L’Indolente peinte par Pierre Bonnard en 1899, Femme assoupie sur un lit de son vrai nom, est le premier tableau de l’artiste considéré comme un chef-d’œuvre. On y trouve tous les ingrédients propres au style du jeune Bonnard alors qualifié de « nabi japonard » par ses amis. La palette de couleurs y est réduite, les contrastes de valeurs sont très marqués entre premier plan plongé dans l’obscurité et seconds plans illuminés, la planéité du support est accusée par la composition. Ici cependant, son refus de la perspective traditionnelle s’exprime par un plan en plongée encore jamais expérimenté par l’artiste et étonnamment moderne.
Dans l’espace réduit à celui du lit, une femme nue masque sa poitrine d’une main tandis que le bas de son corps reste offert au regard ; son bras replié sous sa nuque indique le repos alors que son pied gauche accroche d’un geste brusque sa jambe droite. Cette femme toute en contraste, c’est Marthe, modèle de Bonnard qui l’épousera en 1925, et les ombres sinueuses qui marquent ici les draps récemment froissés par l’amour apparaissent rétrospectivement comme les signes annonciateurs des tourments de son caractère passionné. Comme Bonnard, qui lui aura consacré plus d’un tiers de ses tableaux, c’est à ce personnage que Martin Provost rend hommage avec son film intitulé Bonnard, Pierre et Marthe.

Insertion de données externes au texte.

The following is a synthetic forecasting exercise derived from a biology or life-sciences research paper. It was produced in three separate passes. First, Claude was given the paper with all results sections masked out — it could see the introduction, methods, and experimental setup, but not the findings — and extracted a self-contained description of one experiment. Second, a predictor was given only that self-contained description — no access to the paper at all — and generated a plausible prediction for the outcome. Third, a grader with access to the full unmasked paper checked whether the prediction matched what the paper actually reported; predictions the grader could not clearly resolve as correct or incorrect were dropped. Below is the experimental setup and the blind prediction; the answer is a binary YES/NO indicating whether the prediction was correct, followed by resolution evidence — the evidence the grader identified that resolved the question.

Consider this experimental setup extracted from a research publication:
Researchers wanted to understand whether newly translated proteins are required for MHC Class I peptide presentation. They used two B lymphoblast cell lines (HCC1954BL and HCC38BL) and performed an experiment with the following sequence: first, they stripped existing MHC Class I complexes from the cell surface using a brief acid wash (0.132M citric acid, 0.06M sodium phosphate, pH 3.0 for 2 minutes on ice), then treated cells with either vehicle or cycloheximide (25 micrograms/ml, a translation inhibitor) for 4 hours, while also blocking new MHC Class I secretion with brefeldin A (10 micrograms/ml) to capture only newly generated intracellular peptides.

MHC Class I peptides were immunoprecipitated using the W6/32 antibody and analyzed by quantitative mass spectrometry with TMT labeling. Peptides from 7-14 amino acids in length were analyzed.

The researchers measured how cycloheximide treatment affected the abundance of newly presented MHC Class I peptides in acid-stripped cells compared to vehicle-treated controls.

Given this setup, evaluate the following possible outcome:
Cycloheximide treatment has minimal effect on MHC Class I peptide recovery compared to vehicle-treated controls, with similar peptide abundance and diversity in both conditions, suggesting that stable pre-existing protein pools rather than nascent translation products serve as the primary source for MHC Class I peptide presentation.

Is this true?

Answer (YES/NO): NO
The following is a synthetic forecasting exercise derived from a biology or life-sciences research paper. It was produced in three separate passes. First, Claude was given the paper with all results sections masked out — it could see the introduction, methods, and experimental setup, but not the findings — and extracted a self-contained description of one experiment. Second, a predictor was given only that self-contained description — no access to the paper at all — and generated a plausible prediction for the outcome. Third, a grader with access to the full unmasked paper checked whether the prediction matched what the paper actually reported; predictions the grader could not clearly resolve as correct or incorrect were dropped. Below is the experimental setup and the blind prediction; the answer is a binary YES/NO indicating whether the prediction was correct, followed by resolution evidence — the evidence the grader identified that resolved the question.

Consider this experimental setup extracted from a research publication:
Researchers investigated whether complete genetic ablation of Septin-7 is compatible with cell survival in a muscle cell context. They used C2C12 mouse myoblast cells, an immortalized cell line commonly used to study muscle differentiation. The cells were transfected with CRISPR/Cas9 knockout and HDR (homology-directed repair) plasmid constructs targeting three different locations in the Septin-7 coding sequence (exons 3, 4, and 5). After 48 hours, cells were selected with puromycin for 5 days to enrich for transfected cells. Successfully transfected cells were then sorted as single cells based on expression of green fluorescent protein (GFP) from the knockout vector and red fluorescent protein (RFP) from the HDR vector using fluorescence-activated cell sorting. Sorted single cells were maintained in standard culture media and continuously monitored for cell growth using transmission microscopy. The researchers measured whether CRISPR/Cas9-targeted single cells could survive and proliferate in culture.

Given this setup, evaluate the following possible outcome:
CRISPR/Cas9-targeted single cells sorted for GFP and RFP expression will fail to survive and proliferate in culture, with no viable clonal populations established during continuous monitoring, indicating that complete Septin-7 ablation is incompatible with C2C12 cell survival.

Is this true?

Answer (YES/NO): YES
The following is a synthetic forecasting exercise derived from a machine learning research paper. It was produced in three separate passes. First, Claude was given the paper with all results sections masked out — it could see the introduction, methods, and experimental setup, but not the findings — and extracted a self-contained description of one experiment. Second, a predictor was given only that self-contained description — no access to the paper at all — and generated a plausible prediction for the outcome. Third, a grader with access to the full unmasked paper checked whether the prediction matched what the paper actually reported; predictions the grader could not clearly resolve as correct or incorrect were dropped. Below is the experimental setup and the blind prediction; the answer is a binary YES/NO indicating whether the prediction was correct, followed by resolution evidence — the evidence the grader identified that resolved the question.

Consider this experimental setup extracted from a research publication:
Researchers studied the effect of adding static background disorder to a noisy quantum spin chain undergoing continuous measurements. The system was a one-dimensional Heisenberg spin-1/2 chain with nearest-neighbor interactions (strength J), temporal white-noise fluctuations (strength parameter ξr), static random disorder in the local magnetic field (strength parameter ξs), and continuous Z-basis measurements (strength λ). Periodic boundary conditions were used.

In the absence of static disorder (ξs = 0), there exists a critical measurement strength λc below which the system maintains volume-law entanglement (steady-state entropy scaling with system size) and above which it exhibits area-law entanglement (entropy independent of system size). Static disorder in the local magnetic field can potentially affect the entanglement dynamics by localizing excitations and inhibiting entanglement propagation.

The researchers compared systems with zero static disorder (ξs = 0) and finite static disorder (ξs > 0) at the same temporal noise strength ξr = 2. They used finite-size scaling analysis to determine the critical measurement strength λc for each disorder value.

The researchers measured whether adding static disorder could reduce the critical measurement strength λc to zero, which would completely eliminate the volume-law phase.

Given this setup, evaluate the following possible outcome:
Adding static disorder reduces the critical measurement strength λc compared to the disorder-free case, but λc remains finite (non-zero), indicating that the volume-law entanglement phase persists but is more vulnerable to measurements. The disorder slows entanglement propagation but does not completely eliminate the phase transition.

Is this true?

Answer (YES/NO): YES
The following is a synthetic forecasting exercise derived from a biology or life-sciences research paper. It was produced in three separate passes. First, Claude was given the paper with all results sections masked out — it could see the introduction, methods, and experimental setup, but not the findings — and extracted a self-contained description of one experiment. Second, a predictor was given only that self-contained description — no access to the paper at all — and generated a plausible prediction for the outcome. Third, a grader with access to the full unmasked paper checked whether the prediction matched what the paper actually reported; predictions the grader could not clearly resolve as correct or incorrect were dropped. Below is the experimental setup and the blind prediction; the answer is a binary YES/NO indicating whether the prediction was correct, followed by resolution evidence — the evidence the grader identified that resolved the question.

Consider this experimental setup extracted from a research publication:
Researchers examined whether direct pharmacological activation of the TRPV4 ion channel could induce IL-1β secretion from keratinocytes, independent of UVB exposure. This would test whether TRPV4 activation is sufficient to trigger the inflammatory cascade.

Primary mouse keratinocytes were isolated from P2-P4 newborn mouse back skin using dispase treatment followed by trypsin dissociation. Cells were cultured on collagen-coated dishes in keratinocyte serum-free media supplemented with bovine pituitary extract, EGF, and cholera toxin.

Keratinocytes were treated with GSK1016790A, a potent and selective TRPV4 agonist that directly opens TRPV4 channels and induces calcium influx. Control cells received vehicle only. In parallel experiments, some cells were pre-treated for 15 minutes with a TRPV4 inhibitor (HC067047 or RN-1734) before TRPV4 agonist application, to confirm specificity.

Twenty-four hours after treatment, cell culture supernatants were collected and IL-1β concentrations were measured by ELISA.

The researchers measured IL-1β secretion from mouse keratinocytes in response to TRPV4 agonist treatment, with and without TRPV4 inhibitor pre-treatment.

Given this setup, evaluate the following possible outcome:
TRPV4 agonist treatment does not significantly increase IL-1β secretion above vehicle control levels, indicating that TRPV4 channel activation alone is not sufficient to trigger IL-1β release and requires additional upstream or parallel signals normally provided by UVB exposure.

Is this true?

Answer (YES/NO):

Mettant en scène le quotidien du couple durant les cinquante années qui séparèrent leur rencontre de leur séparation à la mort de Marthe, le réalisateur campe le portrait d’une personnalité hors norme. Jeune femme issue d’un milieu modeste ayant quitté le Berry pour faire carrière à Paris, Maria Boursin, qui s’y fait nommer Marthe de Méligny, se rajeunit de huit ans en même temps qu’elle renie ses origines pour s’en inventer de nouvelles. Vivant avec Bonnard à qui elle ne révélera la vérité sur son identité qu’à l’occasion de leur mariage quelque trente ans plus tard, elle est sa muse, celle qu’il représentera à travers ses variations de « Nu à la toilette » dont elle fut l’unique modèle.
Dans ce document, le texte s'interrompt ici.